◆ **REQUIREMENTS**
Please format the material below as a JSON list of strings, one string per line, with blank lines dropped. Leave the pictures out of the answer.

Rows from a spatial reasoning dataset

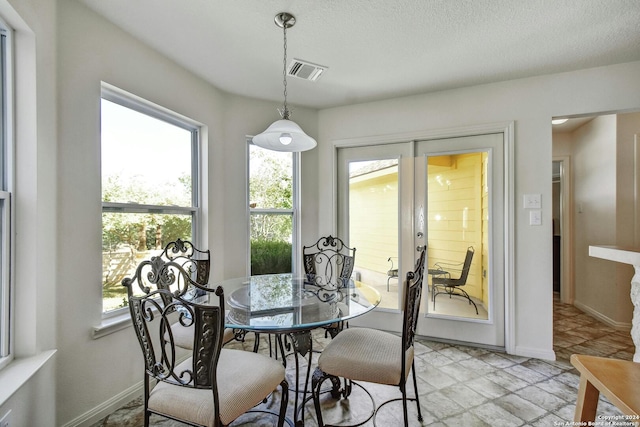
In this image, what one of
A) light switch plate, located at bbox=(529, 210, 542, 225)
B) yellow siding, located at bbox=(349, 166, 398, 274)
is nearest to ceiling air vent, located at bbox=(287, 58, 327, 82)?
yellow siding, located at bbox=(349, 166, 398, 274)

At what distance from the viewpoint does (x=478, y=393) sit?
2.12 meters

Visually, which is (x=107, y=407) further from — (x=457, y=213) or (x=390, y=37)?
(x=457, y=213)

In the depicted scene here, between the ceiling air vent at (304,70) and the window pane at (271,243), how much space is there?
4.95 ft

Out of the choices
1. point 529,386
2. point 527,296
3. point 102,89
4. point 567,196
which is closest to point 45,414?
point 102,89

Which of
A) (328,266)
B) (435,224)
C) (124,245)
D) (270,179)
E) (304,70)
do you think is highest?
(304,70)

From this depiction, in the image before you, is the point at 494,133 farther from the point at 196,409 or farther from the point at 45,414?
the point at 45,414

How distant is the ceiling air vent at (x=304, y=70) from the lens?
246cm

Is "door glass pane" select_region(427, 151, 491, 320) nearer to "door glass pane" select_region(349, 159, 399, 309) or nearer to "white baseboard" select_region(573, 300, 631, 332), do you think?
"door glass pane" select_region(349, 159, 399, 309)

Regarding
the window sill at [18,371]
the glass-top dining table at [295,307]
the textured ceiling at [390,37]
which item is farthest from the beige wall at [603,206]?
the window sill at [18,371]

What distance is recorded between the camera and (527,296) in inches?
107

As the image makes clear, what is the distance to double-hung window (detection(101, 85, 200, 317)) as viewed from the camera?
80.6 inches

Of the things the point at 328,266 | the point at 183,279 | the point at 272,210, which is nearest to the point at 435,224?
the point at 328,266

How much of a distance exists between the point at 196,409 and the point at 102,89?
205 centimetres

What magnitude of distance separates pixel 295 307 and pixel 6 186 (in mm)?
1611
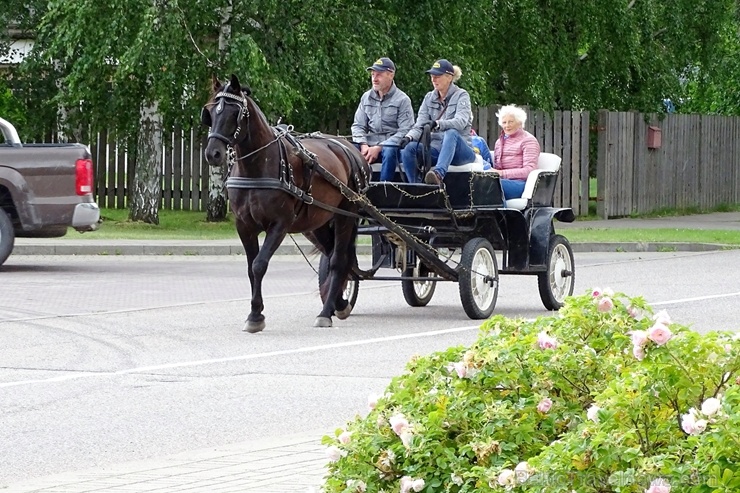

◆ **THE SOLUTION**
[
  "In this image, what one of",
  "A) light switch plate, located at bbox=(529, 210, 542, 225)",
  "B) yellow siding, located at bbox=(349, 166, 398, 274)",
  "is nearest to ceiling air vent, located at bbox=(287, 58, 327, 82)?",
  "yellow siding, located at bbox=(349, 166, 398, 274)",
  "At what distance from the viewpoint does (x=478, y=393) sit?",
  "2.12 meters",
  "Visually, which is (x=107, y=407) further from — (x=457, y=213) or (x=390, y=37)?",
  "(x=457, y=213)",
  "In the depicted scene here, between the ceiling air vent at (304,70) and the window pane at (271,243), how much space is there?",
  "4.95 ft",
  "Out of the choices",
  "1. point 529,386",
  "2. point 527,296",
  "3. point 102,89",
  "4. point 567,196",
  "which is closest to point 45,414?",
  "point 102,89",
  "Which of",
  "A) (328,266)",
  "B) (435,224)",
  "C) (124,245)",
  "D) (270,179)",
  "E) (304,70)",
  "do you think is highest?",
  "(304,70)",
  "From this depiction, in the image before you, is the point at 494,133 farther from the point at 196,409 or farther from the point at 45,414?",
  "the point at 45,414",
  "How distant is the ceiling air vent at (x=304, y=70) from the lens?",
  "246cm",
  "Is \"door glass pane\" select_region(427, 151, 491, 320) nearer to \"door glass pane\" select_region(349, 159, 399, 309) or nearer to \"white baseboard\" select_region(573, 300, 631, 332), do you think?",
  "\"door glass pane\" select_region(349, 159, 399, 309)",
  "Regarding",
  "the window sill at [18,371]",
  "the glass-top dining table at [295,307]",
  "the textured ceiling at [390,37]",
  "which item is farthest from the beige wall at [603,206]?",
  "the window sill at [18,371]",
  "What distance is recorded between the camera and (527,296) in inches?",
  "107",
  "As the image makes clear, what is the distance to double-hung window (detection(101, 85, 200, 317)) as viewed from the camera?",
  "80.6 inches",
  "Of the things the point at 328,266 | the point at 183,279 | the point at 272,210, which is nearest to the point at 435,224?",
  "the point at 328,266",
  "How much of a distance exists between the point at 196,409 and the point at 102,89?",
  "205 centimetres",
  "What magnitude of distance separates pixel 295 307 and pixel 6 186 (in mm)?",
  "1611"
]